» Prompt
Lay out the lines between the one holding "How far does" and the one holding "which is closest to dry", inclusive, as a Markdown table with the columns Number and Line. Give each nonblank line a number and leave out the blank ones.

» Provided records
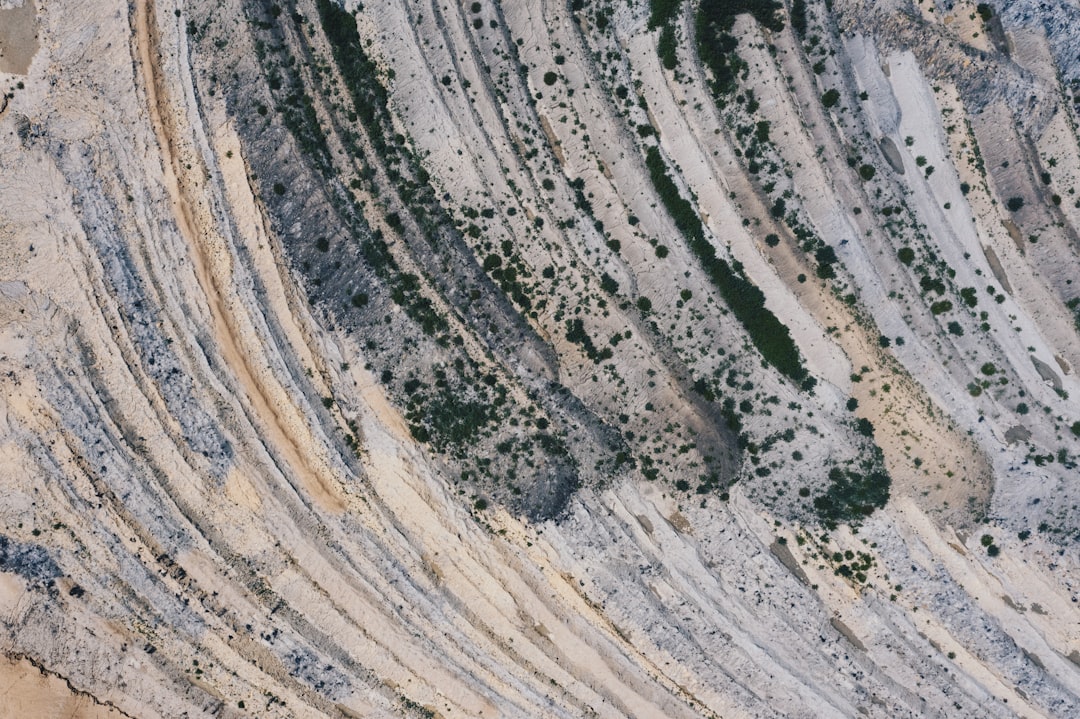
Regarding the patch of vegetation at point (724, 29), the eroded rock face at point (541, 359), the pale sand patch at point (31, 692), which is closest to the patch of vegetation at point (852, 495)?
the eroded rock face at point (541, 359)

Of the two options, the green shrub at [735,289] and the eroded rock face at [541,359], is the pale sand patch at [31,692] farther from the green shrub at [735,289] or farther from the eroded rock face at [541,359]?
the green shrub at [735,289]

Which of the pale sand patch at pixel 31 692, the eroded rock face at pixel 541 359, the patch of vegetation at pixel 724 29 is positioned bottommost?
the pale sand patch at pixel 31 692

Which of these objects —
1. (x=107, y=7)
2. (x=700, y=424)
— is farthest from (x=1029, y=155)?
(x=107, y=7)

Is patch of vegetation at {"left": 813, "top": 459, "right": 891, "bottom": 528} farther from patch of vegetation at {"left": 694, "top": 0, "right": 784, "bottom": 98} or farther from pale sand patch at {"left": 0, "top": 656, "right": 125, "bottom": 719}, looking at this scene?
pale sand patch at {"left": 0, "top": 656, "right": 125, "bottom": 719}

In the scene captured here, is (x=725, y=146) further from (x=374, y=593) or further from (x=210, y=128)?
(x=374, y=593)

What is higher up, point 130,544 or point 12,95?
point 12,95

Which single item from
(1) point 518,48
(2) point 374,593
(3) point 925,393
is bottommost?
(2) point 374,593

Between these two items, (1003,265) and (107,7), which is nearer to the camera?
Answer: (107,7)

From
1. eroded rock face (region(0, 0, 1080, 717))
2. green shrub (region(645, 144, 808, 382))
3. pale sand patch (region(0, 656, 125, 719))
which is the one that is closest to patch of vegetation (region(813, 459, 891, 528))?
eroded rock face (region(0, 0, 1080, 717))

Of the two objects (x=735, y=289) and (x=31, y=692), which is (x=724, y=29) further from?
--
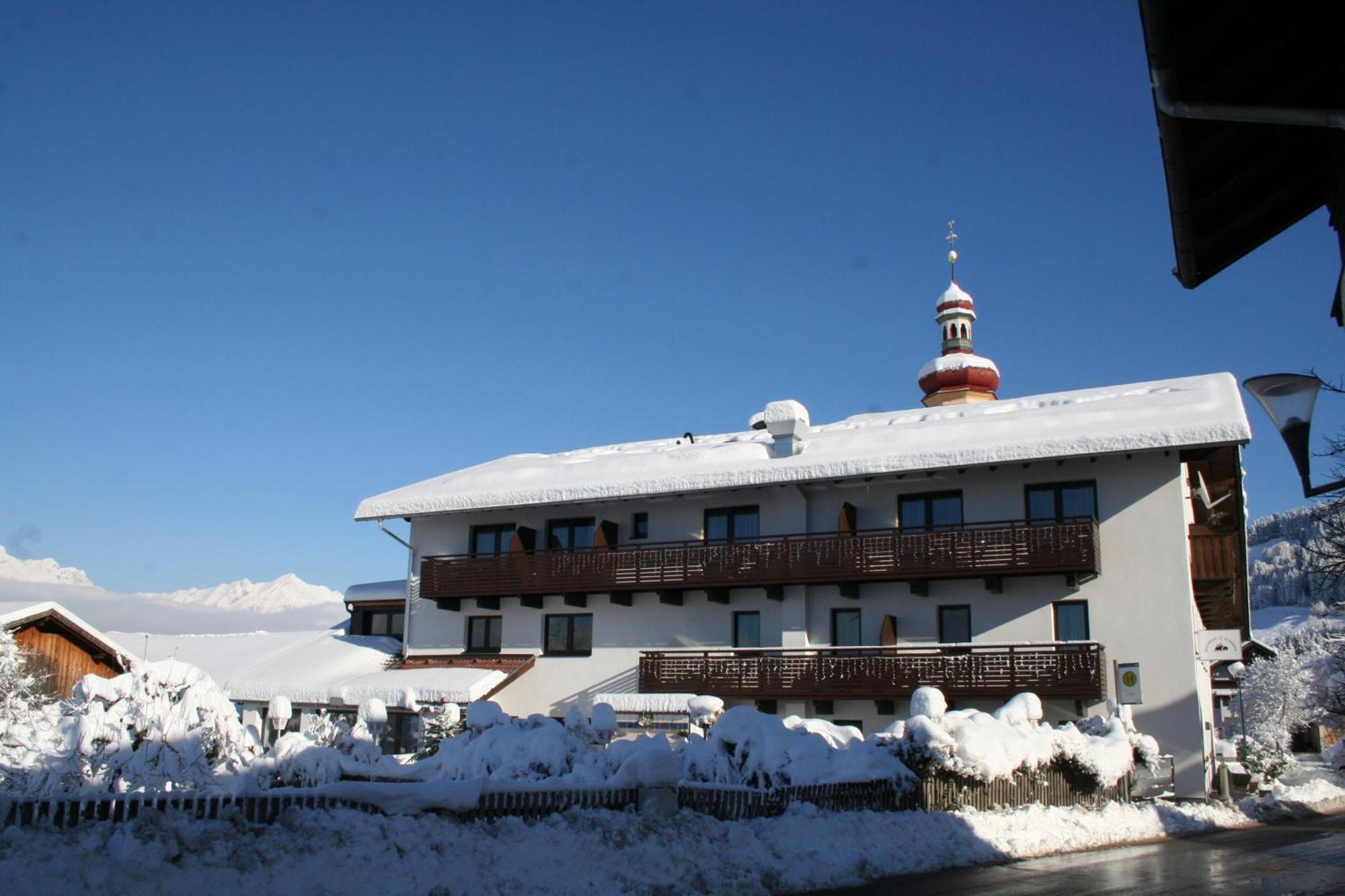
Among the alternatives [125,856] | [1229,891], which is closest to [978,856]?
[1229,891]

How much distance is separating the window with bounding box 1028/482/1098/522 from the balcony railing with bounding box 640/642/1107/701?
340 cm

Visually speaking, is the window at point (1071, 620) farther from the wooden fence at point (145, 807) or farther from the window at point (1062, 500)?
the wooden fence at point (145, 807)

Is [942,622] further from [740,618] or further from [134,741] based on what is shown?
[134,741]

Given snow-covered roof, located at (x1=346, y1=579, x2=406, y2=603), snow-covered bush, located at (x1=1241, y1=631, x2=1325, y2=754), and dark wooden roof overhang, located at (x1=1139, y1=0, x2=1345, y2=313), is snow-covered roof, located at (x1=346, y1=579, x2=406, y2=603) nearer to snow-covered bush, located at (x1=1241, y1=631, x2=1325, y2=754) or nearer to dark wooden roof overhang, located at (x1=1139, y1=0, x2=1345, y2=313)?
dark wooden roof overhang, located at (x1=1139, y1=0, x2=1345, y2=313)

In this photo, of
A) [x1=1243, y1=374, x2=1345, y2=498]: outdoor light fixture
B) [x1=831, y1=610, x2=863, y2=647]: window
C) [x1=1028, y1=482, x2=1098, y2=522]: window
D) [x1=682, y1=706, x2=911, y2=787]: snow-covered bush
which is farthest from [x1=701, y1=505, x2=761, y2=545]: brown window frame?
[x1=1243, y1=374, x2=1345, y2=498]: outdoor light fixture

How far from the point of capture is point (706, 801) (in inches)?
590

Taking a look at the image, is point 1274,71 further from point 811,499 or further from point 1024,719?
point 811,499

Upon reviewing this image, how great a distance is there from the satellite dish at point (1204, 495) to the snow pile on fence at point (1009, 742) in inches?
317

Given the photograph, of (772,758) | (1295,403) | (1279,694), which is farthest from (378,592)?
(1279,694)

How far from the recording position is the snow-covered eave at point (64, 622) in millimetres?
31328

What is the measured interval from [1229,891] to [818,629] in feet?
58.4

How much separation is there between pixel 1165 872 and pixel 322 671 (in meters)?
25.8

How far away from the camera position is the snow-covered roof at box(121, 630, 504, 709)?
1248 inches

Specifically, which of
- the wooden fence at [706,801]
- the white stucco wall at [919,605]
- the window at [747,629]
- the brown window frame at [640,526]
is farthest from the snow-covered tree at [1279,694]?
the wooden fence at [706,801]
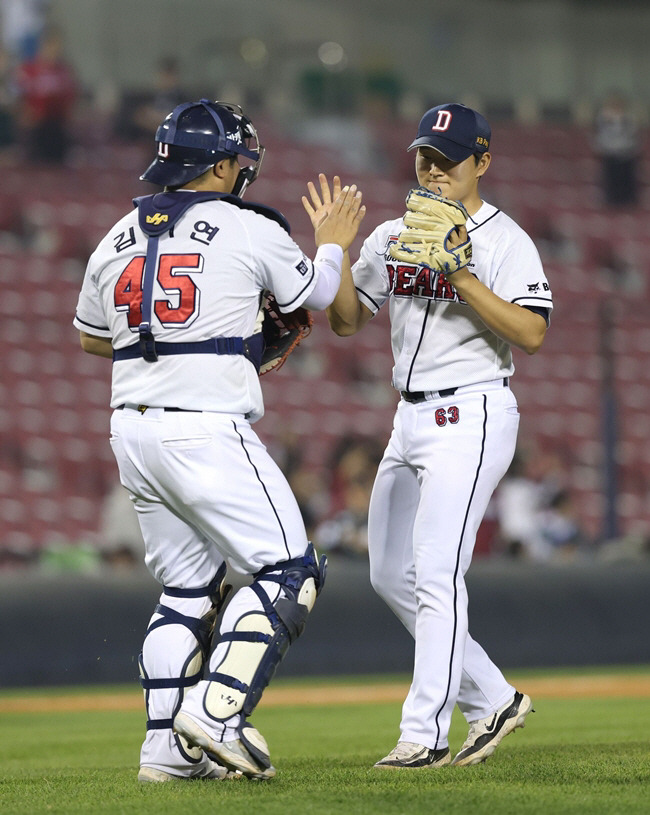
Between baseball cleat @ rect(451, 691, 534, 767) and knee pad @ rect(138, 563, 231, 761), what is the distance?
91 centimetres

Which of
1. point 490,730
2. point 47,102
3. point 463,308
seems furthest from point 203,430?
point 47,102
* * *
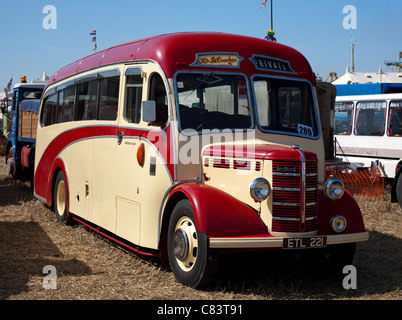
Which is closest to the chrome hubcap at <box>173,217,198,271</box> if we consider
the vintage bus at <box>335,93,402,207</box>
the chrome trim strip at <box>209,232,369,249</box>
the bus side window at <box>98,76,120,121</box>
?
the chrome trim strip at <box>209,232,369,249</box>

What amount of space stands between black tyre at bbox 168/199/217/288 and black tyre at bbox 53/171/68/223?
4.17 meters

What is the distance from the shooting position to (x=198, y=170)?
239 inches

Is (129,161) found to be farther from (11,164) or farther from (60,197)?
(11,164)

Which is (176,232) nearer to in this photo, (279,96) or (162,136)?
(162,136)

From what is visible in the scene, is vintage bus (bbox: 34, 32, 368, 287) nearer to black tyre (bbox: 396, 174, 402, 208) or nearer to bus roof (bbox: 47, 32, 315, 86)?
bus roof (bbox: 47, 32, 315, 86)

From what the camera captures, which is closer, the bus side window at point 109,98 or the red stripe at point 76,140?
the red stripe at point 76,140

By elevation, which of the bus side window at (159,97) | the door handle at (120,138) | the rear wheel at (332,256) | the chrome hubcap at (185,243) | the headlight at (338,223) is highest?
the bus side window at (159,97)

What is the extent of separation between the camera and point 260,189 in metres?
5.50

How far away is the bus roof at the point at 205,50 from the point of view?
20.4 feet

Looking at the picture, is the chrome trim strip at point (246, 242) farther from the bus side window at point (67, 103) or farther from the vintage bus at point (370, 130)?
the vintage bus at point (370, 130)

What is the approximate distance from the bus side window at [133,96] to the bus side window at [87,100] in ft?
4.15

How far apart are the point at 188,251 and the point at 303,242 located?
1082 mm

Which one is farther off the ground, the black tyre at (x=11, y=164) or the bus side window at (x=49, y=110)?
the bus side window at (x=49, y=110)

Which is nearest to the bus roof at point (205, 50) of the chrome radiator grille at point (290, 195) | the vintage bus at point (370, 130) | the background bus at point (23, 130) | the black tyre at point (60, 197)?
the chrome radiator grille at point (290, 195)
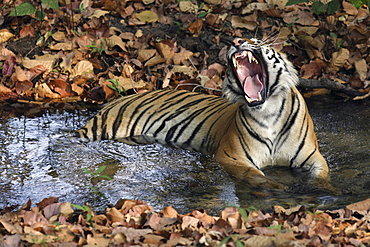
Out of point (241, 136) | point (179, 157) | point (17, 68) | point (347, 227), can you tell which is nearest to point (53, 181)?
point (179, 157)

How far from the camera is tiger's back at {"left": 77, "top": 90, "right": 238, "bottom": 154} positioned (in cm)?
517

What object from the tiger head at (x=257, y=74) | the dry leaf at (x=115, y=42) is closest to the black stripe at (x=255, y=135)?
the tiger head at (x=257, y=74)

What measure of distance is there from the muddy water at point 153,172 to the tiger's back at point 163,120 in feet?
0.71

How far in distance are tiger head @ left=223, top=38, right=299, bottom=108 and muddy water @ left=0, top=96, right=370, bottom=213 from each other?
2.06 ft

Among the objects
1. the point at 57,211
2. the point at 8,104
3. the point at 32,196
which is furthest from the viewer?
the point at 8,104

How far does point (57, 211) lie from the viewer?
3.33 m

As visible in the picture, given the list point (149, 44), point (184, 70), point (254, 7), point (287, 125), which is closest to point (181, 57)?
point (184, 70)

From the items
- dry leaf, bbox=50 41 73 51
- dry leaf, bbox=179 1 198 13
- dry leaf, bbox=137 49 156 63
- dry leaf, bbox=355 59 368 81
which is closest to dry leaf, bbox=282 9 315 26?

» Response below
| Number | Line |
|---|---|
| 1 | How far does point (57, 211) lie from the viewer? |
| 2 | 3.33 m |
| 3 | As visible in the picture, given the list point (149, 44), point (184, 70), point (254, 7), point (287, 125), which is closest to point (181, 57)? |
| 4 | point (184, 70) |
| 5 | From the items |
| 6 | - dry leaf, bbox=50 41 73 51 |
| 7 | - dry leaf, bbox=179 1 198 13 |
| 8 | - dry leaf, bbox=137 49 156 63 |
| 9 | - dry leaf, bbox=355 59 368 81 |
| 10 | which is closest to dry leaf, bbox=282 9 315 26? |